Nevertheless, as per Stoke the Tories didn't go backwards everywhere. Here, Derby, Swindon, Bolsover, all are places that bucked the national trend and some quite poor Labour wards went Conservative. This isn't something waving your blue passports and equipping Labour activists with Vera Lynn ring tones will fix. It means appreciating how the recomposition of Labour's vote is uneven, and how in some hitherto Labour constituencies community infrastructure has been torn down. The sorts of institutions that worked to reproduce class-based collective identities after retirement have withered, and this is a big problem. Effectively, retirement as a socio-economic status is petit bourgeois. Income is fixed and often low, it can be and often is atomising, and in the active part of retirement you are more likely to follow one's inclinations, money permitting. The collectivism and organisation of work no longer claims its pound of flesh. The spontaneous consciousness of living this way is individual and individualising, and is at odds with any trade union and class consciousness acquired during one's working life. And as social being tends to beget the way we think about our existence, this limits the appeal of leftist politics precisely because the petit bourgeoisification* of retirement meets weaker counter-veiling tendencies from residual working class institutions. This is not a counsel for despair, but a challenge to the labour movement. It's not impossible. Political science isn't rocket science, after all. Labour in Liverpool and Manchester has consistently proven immune to these processes, and Preston council with its model of Corbynist localism retained a comfortable majority, gaining four more seats as the Tory vote wilted. Labour therefore has to merge with and be part of the lifeblood of these communities. It has to be a campaigning presence, but importantly a vehicle for socialisation and community and this isn't a process than can be short circuited, even with an influx of hundreds of members motivated by national politics.
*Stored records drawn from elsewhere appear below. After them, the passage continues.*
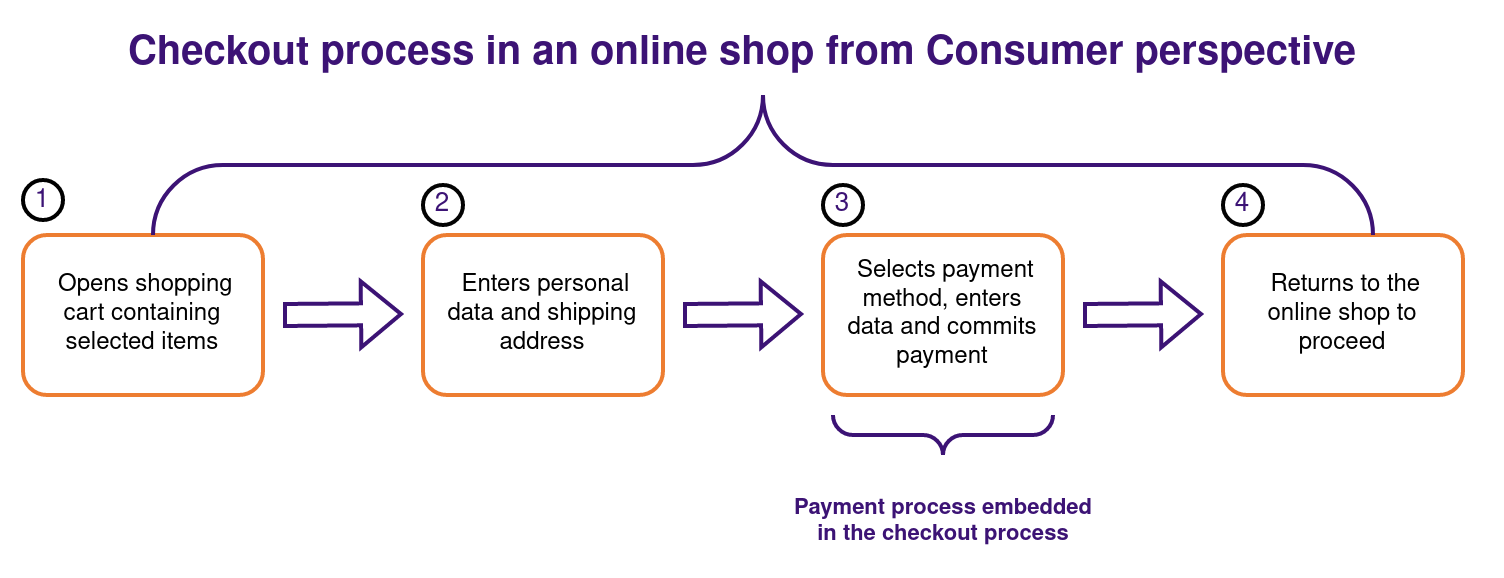 Checkout process in an online shop from Consumer perspective

1
Opens shopping cart containing selected items

2
Enters personal data and shipping address

3
Selects payment method, enters data and commits payment

4
Returns to the online shop to proceed

Payment process embedded in the checkout process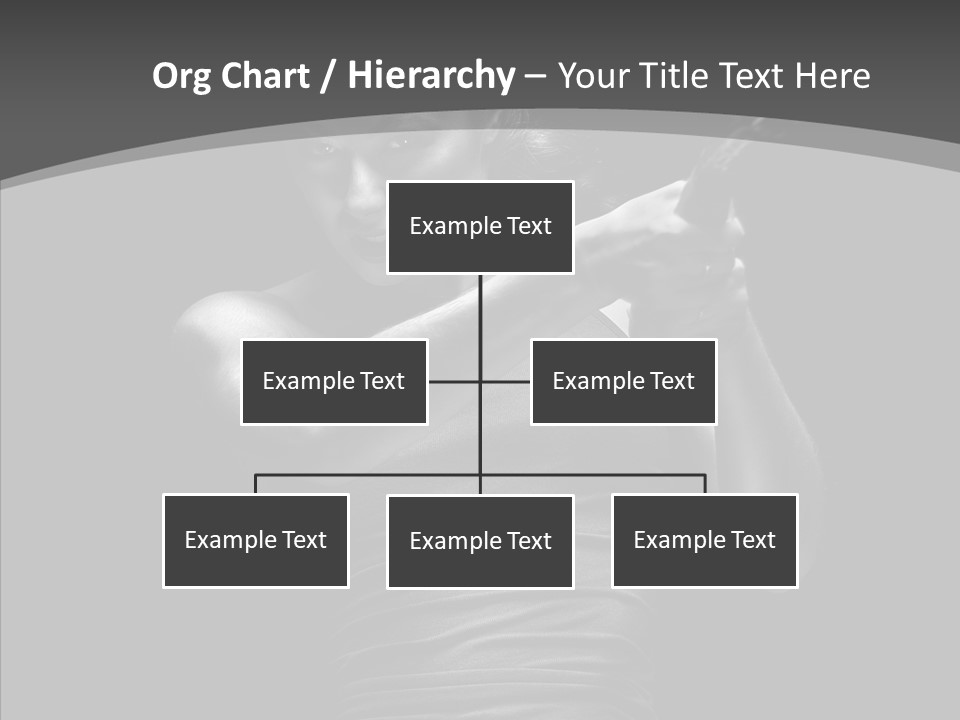 Org Chart / Hierarchy – Your Title Text Here

Example Text

Example Text

Example Text

Example Text

Example Text

Example Text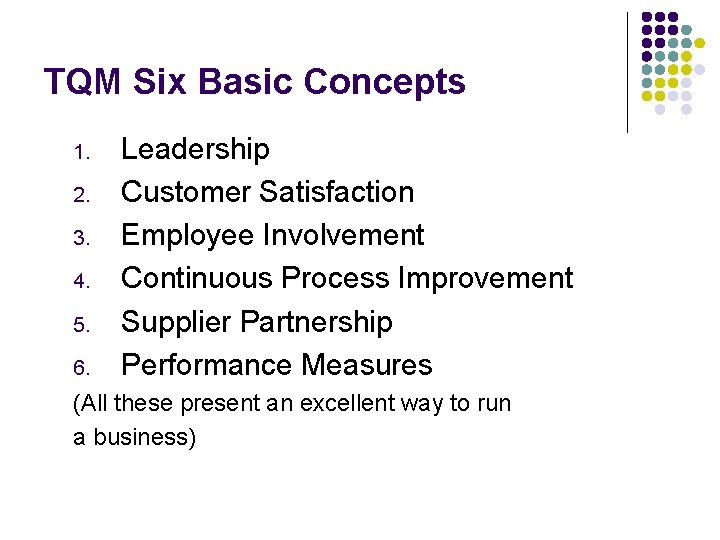 TQM Six Basic Concepts

1. Leadership
2. Customer Satisfaction
3. Employee Involvement
4. Continuous Process Improvement
5. Supplier Partnership
6. Performance Measures

(All these present an excellent way to run a business)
Nevertheless, this serves as a reminder that while politics polarised during and for a good period after the 2017 general election, and the Brexit effect in the locals was weak, in the aftermath of Theresa May's fiasco and on the eve of a EU election contest that rewards protest voting, should we not be surprised to see Westminster voting intention and these elections inflected by the same fragmentary dynamic?

*Definitely need a better word for this process.


Shai Masot said...

This blogger's analysis of the local election results is *much* better than Tory-lite Luke Akehurst's on Labour List. Not being a hideous mutant Blairite gives the former a real head start.

Boffy said...

"It has to be a campaigning presence, but importantly a vehicle for socialisation and community and this isn't a process than can be short circuited, even with an influx of hundreds of members motivated by national politics."

More important is that tens of thousands of members were motivated by international politics. That's why although there was a surge of members in 2015, a large part of the surge came in 2016/17 after the disastrous Brexit vote, as many younger people responded to it, in the same way that in the US, the Trump election, which is part of the same ideological trend as Brexit, provoked a response from young outward looking members of the population, and led to a flood of new recruits to the Democrats, and a surge in grass roots organising.

Of course, if the Democrats machinery ensures that Biden becomes the Democrats candidate for 2020, they will demobilise and demoralise all of that new membership too, just as Corbyn is doing here.

Unknown said...

"Mmmm. Second referendum pudding." - Homer Simpson

WillORNG said...

I'd draw your attention to exhibit;

East Goscote

8 years ago they elected a BNP councillor, then a Conservative, who was so "good" even the Conservatives deselected them, momentum eat ya heart out...

Anyways, mother of 4 Laurie Needham smashed it with near 60% of a higher turnout.

Greens Fell Torys..

P.S. I played a tiny part in her success, canvassing older Torys, one a confirmed fascist, and finding them considering voting Green was quite an experience.